Asked by: Baroness Manzoor (Conservative - Life peer)
Question to the Foreign, Commonwealth & Development Office:
To ask His Majesty's Government what steps they are taking to address the disproportionate impact of climate change, such as flooding, disease, drought and famine, on developing and poorer countries; and what funding they have allocated to address this in collaboration with other international governments.
Answered by Lord Benyon - Minister of State (Foreign, Commonwealth and Development Office)
Increasing ambition and action on adaptation and loss and damage is a priority for the UK. From April 2011 to March 2023, it is estimated that UK International Climate Finance programmes have directly supported over 100 million people to adapt to the effects of climate change. At COP26, the UK COP Presidency secured a commitment from developed countries to at least double adaptation finance for developing countries by 2025. As the UK, we will triple our funding for adaptation from £500 million in 2019 to £1.5 billion in 2025. In September, the Prime Minister announced a pledge of $2billion (£1.62 billion) to the Green Climate Fund.

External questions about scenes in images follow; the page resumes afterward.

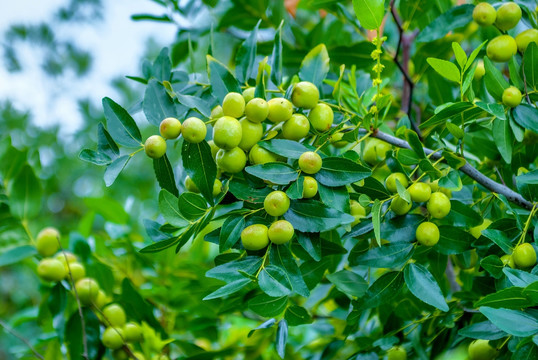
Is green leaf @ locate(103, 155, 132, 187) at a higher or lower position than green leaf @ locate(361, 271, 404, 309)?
higher

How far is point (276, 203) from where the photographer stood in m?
0.54

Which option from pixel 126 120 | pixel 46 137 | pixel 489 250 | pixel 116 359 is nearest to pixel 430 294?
pixel 489 250

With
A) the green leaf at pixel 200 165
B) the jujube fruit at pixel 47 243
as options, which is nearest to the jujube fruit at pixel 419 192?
the green leaf at pixel 200 165

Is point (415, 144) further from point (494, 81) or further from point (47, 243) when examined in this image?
point (47, 243)

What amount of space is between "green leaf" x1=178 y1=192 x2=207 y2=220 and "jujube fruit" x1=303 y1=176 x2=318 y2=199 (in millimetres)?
105

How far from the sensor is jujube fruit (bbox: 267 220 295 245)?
540 mm

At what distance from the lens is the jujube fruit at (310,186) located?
22.0 inches

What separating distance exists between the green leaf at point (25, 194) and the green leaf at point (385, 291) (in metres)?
0.54

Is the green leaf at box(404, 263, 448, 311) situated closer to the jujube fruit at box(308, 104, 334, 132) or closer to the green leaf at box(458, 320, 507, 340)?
the green leaf at box(458, 320, 507, 340)

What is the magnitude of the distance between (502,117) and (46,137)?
2143 millimetres

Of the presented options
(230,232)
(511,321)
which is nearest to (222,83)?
(230,232)

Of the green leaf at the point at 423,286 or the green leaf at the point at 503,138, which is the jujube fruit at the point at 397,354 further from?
the green leaf at the point at 503,138

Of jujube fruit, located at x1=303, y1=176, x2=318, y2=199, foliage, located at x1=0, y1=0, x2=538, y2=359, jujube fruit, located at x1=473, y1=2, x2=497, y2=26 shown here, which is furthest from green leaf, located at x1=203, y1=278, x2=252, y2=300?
jujube fruit, located at x1=473, y1=2, x2=497, y2=26

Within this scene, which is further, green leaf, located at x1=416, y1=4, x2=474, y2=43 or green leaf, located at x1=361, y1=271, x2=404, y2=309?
green leaf, located at x1=416, y1=4, x2=474, y2=43
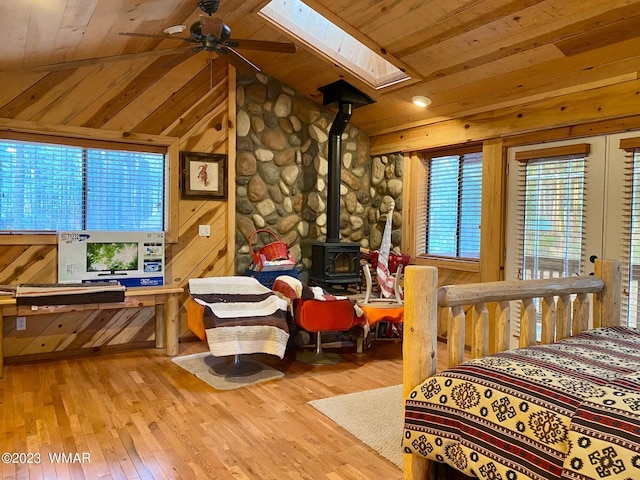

Asked by: Baroness Manzoor (Conservative - Life peer)
Question to the Department of Health and Social Care:
To ask His Majesty's Government what is the overall budget of NHS England, how many staff it has, and how it measures its own performance in driving the delivery of services in primary and secondary care.
Answered by Lord Markham - Parliamentary Under-Secretary (Department of Health and Social Care)
The overall budget for NHS England in 2023/24 is £172.1 billion. NHS England publishes quarterly data on the number of staff working in National Health Service Support Organisations and Central Bodies. The latest data for June 2023 shows there are 16,328 full time equivalent staff employed by NHS England.
In May 2023, NHS England published a delivery plan for primary care. Integrated care boards (ICBs) will lead the change for their local health systems as commissioners of primary care. The plan sets out how ICBs are expected to report progress, including though their public board reporting, with national and regional support being offered to any ICBs that are falling behind. A copy of the plan is attached.
On elective care, the NHS published a delivery plan in January 2022 setting out a clear vision for how the NHS will recover and expand elective services over three years. This includes targets to reduce maximum waiting times, so that waits of longer than a year for elective care are eliminated by March 2025, prioritising diagnosis and treatment so that 95% of patients needing a diagnostic test will receive it within six weeks by March 2025 and transforming the way the NHS provides elective care. A copy of the plan is attached.
On urgent and emergency care, performance measures include meeting the ambitions set out in our Delivery plan for recovering urgent and emergency care services, published in January 2023, including improving accident and emergency and ambulance performance to 76% of patients being admitted, transferred or discharged within four hours by March 2024, and improved ambulance response times for Category 2 incidents to 30 minutes on average over 2023 to 2024, with further improvement against both of these measures towards pre-pandemic levels in 2024 to 2025. A copy of the plan is attached.